[Collected data]
....

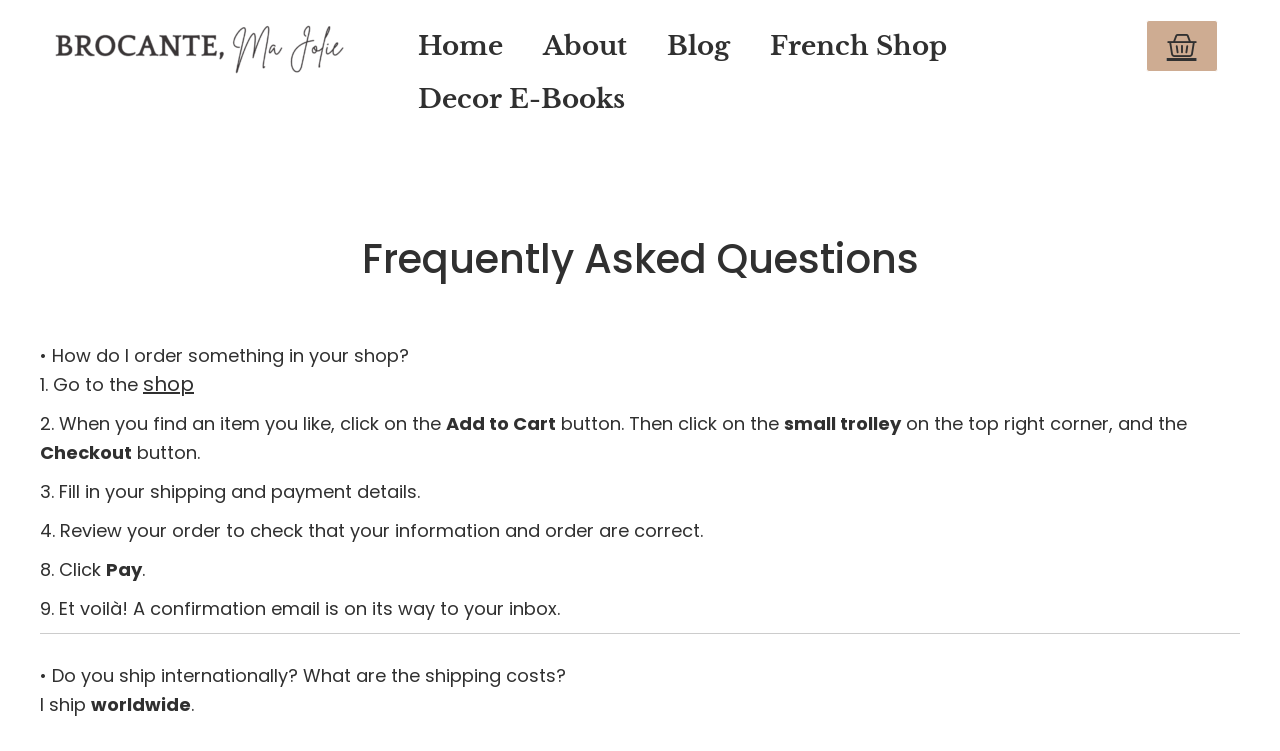

--- FILE ---
content_type: application/x-javascript; charset=UTF-8
request_url: https://brocantemajolie.com/wp-content/cache/min/1/wp-content/plugins/woo-mailerlite/public/js/universal/classic-universal.js?ver=1764239180
body_size: -90
content:
(function(m,a,i,l,e,r){m.MailerLiteObject=e;function f(){var c={a:arguments,q:[]};var r=this.push(c);return"number"!=typeof r?r:f.bind(c.q)}
f.q=f.q||[];m[e]=m[e]||f.bind(f.q);m[e].q=m[e].q||f.q;r=a.createElement(i);var _=a.getElementsByTagName(i)[0];r.async=1;r.src=l+'?v'+(~~(new Date().getTime()/1000000));_.parentNode.insertBefore(r,_)})(window,document,'script','https://static.mailerlite.com/js/universal.js','ml');window.mlsettings=window.mlsettings||{};window.mlsettings.shop=mailerliteData.shopUrl;var ml_account=ml('accounts',mailerliteData.account,mailerliteData.accountSubdomain,mailerliteData.enablePopups?'load':'');ml('ecommerce','visitor','woocommerce')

....

Leave the images out and print each entry exactly.

--- FILE ---
content_type: application/x-javascript; charset=UTF-8
request_url: https://brocantemajolie.com/wp-content/cache/min/1/wp-content/plugins/woo-mailerlite/public/js/universal/classic-universal.js?ver=1764239180
body_size: -90
content:
(function(m,a,i,l,e,r){m.MailerLiteObject=e;function f(){var c={a:arguments,q:[]};var r=this.push(c);return"number"!=typeof r?r:f.bind(c.q)}
f.q=f.q||[];m[e]=m[e]||f.bind(f.q);m[e].q=m[e].q||f.q;r=a.createElement(i);var _=a.getElementsByTagName(i)[0];r.async=1;r.src=l+'?v'+(~~(new Date().getTime()/1000000));_.parentNode.insertBefore(r,_)})(window,document,'script','https://static.mailerlite.com/js/universal.js','ml');window.mlsettings=window.mlsettings||{};window.mlsettings.shop=mailerliteData.shopUrl;var ml_account=ml('accounts',mailerliteData.account,mailerliteData.accountSubdomain,mailerliteData.enablePopups?'load':'');ml('ecommerce','visitor','woocommerce')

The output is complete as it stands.